Step 2: Gain experience
Once you become a registered nurse, you need to gain experience within the field of mental health. You can work as a psychiatric nurse and gain experience working with patients who have a mental illness. This can help you determine whether this particular set of patients is a good fit for you.
Step 3: Earn your MSN or DNP
All psychiatric nurse practitioners must earn at least a Master of Science in Nursing (MSN) degree. If you have already completed a Bachelor of Science in Nursing (BSN), you can apply directly to an MSN program. If you only have an ADN, you will need to apply for an RN-to-MSN bridge program. With this program, you have an opportunity to obtain a BSN while earning an MSN. After receiving your MSN, you can apply for DNP programs or a BSN-to-DNP program if you didn’t get an MSN.

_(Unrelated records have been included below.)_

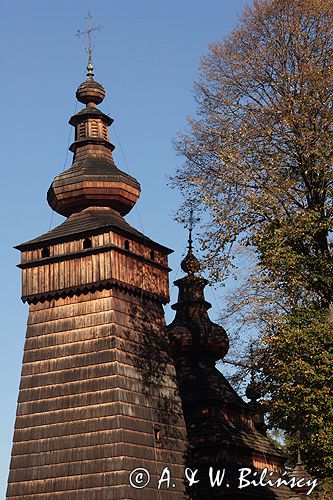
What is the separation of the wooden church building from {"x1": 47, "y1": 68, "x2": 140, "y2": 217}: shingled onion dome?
0.04m

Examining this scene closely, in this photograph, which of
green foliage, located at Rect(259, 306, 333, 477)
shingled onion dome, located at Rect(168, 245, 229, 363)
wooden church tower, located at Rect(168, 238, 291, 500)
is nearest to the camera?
green foliage, located at Rect(259, 306, 333, 477)

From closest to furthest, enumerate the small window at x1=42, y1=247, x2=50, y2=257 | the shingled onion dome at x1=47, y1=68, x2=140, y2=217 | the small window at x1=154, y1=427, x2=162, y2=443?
the small window at x1=154, y1=427, x2=162, y2=443 → the small window at x1=42, y1=247, x2=50, y2=257 → the shingled onion dome at x1=47, y1=68, x2=140, y2=217

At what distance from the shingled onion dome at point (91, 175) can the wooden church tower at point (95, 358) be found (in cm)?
4

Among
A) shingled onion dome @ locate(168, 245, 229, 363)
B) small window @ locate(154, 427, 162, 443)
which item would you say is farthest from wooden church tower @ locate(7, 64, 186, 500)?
shingled onion dome @ locate(168, 245, 229, 363)

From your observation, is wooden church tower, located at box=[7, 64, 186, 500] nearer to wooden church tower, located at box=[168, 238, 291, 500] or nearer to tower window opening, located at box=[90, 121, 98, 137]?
tower window opening, located at box=[90, 121, 98, 137]

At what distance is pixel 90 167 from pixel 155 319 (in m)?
5.10

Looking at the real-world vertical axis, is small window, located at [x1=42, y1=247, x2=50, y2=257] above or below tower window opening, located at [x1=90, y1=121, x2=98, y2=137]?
below

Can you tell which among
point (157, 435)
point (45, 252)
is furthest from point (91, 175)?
point (157, 435)

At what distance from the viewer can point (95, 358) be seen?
2395 cm

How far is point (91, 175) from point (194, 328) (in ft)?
26.2

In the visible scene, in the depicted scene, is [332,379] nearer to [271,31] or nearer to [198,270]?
[198,270]

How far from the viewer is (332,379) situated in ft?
65.4

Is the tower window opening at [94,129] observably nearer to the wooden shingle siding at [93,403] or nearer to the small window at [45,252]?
the small window at [45,252]

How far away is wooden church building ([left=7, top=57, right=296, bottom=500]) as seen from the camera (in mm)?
23031
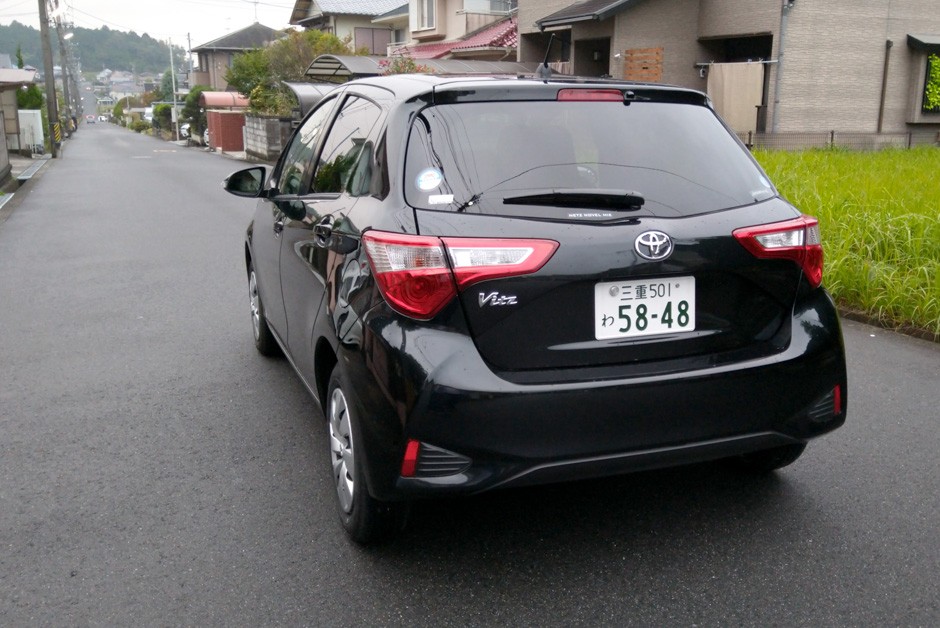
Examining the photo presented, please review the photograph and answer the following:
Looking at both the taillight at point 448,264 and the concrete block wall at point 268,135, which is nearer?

Step 4: Pass the psychiatric-mental health N.P. certification
After graduating, you must pass the psychiatric-mental health nurse practitioner certification.
The eligibility requirements for the certification include:
- Holding an active R.N. license in the U.S.

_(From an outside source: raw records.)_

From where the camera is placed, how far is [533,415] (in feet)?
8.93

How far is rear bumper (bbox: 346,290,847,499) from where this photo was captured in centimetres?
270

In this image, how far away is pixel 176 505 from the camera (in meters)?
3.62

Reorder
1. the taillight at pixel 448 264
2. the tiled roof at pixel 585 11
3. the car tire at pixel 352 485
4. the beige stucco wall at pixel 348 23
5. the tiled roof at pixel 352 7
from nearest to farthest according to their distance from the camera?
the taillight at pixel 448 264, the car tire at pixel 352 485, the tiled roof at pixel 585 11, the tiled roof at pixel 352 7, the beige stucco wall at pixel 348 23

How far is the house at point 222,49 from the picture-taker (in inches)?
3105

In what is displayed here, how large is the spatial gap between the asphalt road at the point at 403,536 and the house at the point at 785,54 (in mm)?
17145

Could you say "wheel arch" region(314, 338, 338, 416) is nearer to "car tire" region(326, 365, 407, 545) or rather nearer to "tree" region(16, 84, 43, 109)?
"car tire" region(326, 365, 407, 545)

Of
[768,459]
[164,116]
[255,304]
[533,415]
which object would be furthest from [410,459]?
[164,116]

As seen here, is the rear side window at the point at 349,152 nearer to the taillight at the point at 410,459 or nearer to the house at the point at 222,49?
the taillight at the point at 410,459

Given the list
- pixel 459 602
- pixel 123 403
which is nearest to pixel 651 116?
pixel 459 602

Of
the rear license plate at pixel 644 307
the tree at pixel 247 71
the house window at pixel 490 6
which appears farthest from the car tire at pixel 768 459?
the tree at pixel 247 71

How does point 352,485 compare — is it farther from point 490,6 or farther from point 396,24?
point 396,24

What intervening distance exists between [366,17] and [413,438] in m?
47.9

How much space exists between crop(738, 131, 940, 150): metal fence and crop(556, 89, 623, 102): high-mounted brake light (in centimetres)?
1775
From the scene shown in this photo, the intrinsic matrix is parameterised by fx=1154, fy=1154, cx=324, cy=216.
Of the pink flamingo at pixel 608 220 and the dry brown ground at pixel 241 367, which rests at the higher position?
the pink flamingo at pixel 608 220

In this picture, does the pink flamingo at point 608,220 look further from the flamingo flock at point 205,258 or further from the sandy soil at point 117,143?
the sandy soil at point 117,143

- Master’s degree or higher from a psychiatric-mental health nurse practitioner program with at least 500 accredited clinical hours
- Three graduate-level courses in advanced physiology/pathophysiology, advanced health assessment, and advanced pharmacology
- Clinical training in at least two psychotherapeutic modalities
- Content in health promotion/maintenance
- Content in differential diagnosis and disease management
Step 5: Obtain state licensure
Once you pass the exam, you need to send your results and transcripts to your state board of nursing to receive a psychiatric nurse practitioner license. In states that nurse practitioners have prescriptive authority, PNPs will have to apply for a prescriptive authority license to prescribe medicine. Other states require PNPs to work under a supervisor in order to prescribe medicine.
How much does a psychiatric nurse practitioner make?
Psychiatric nurse practitioners’ earnings depend on a variety of factors like experience, education, and location. According to the Bureau of Labor Statistics data, the median wage for nurse practitioners in general for 2020 was $117,670 per year.